ACTIVITY LIST ->
(A) Answer these questions using the manifest revision notes:
(i) How many CpG sites did revision v1.0 B3 remove from the manifest?
(ii) Which annotation release does the writer recommend running?
(iii) According to the supplementary data from Pidsley et al. (2016), which probes should be filtered at QC?
(B) Retype the manifest revision notes, everything from "Revision | Date" down to "filter at QC.".

Revision | Date | Description of Change :-------:|:----:|:-------------------- V1.0 B5 | March 2020 | Manifest file annotation of discordant probes v1.0 B4 | May 2017 | Manifest file formatting fix v1.0 B3 | April 2017 | Removed 977 CpG sites from manifest v1.0 B2 | February 2016 | Fixed switch in red/green signal for Infinium I SNP probes v1.0 B1 | January 2016 | Removed one pair of bisulfite conversion controls and 1031 CpG sites from the manifest - probe list v1.0 | November 2015 | Initial release
Full link to the detailed change log here.
I recommend always running the latest annotation release, which is currently B5 - download.
Update (170928) - addition of probes for EPIC/850k processing
Supplementary data from Pidsley et al., (2016), suggests cross-reactive and variant containing probes to filter at QC.

DATA SUPPLIED ->
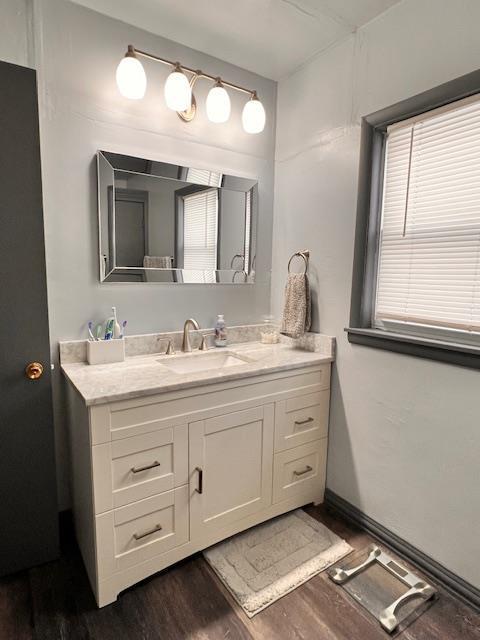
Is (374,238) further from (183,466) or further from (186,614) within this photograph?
(186,614)

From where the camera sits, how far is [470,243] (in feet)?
4.69

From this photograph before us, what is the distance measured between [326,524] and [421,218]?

RESPONSES BY TASK ->
(A)
(i) 977
(ii) B5, the latest release
(iii) Cross-reactive and variant containing probes

(B)
Revision | Date | Description of Change :-------:|:----:|:-------------------- V1.0 B5 | March 2020 | Manifest file annotation of discordant probes v1.0 B4 | May 2017 | Manifest file formatting fix v1.0 B3 | April 2017 | Removed 977 CpG sites from manifest v1.0 B2 | February 2016 | Fixed switch in red/green signal for Infinium I SNP probes v1.0 B1 | January 2016 | Removed one pair of bisulfite conversion controls and 1031 CpG sites from the manifest - probe list v1.0 | November 2015 | Initial release
Full link to the detailed change log here.
I recommend always running the latest annotation release, which is currently B5 - download.
Update (170928) - addition of probes for EPIC/850k processing
Supplementary data from Pidsley et al., (2016), suggests cross-reactive and variant containing probes to filter at QC.